• [Your objective]
Repeat the records below word for word and omit each image.

Records from a collection:
§ §
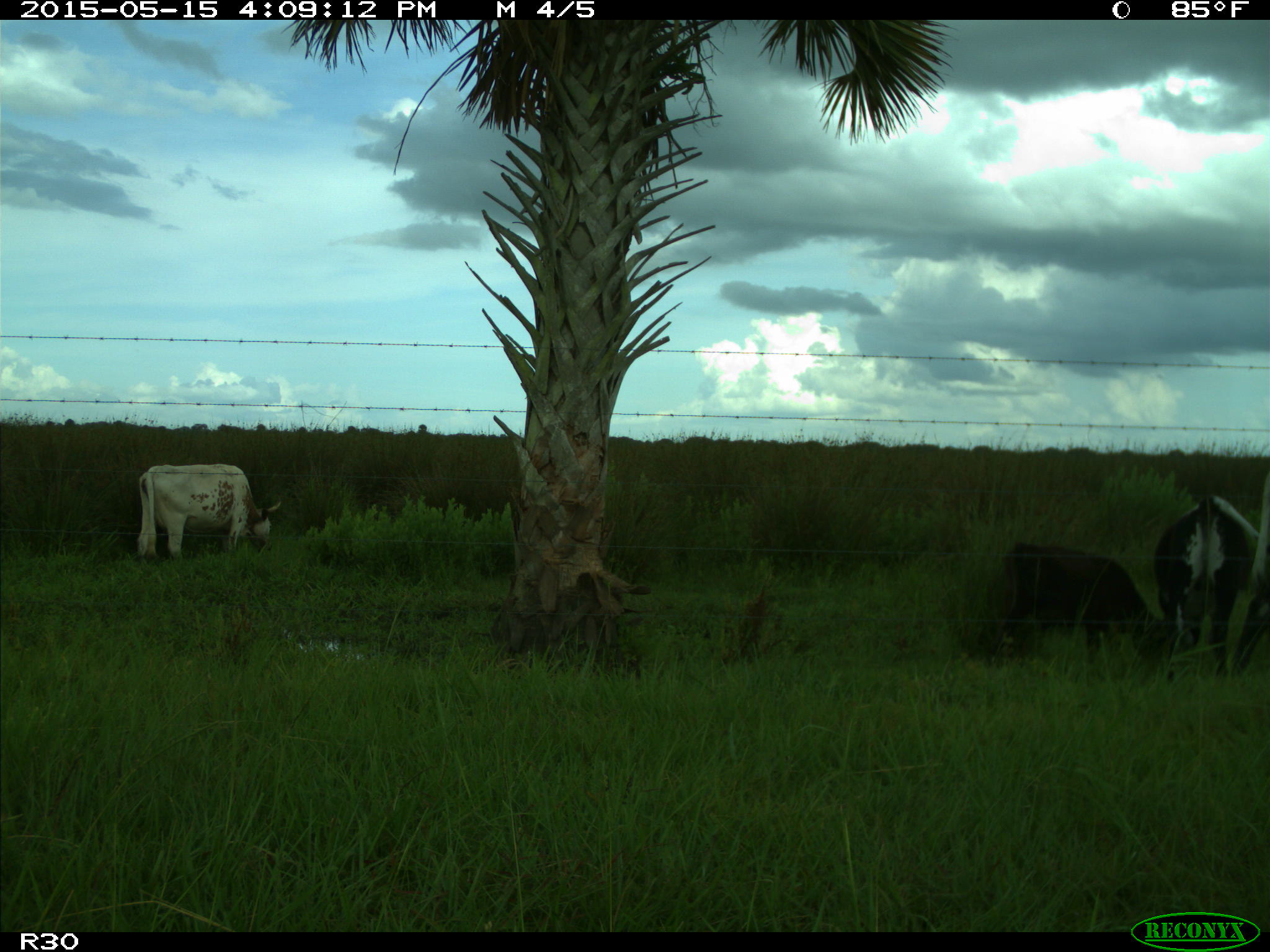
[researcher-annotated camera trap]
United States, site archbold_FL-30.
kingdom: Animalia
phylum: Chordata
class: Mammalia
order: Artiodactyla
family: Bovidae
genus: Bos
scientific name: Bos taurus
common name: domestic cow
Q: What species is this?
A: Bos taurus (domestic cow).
§ §
• [Answer to this problem]
[researcher-annotated camera trap]
United States, site archbold_FL-30.
kingdom: Animalia
phylum: Chordata
class: Mammalia
order: Artiodactyla
family: Bovidae
genus: Bos
scientific name: Bos taurus
common name: domestic cow
Q: What species is this?
A: Bos taurus (domestic cow).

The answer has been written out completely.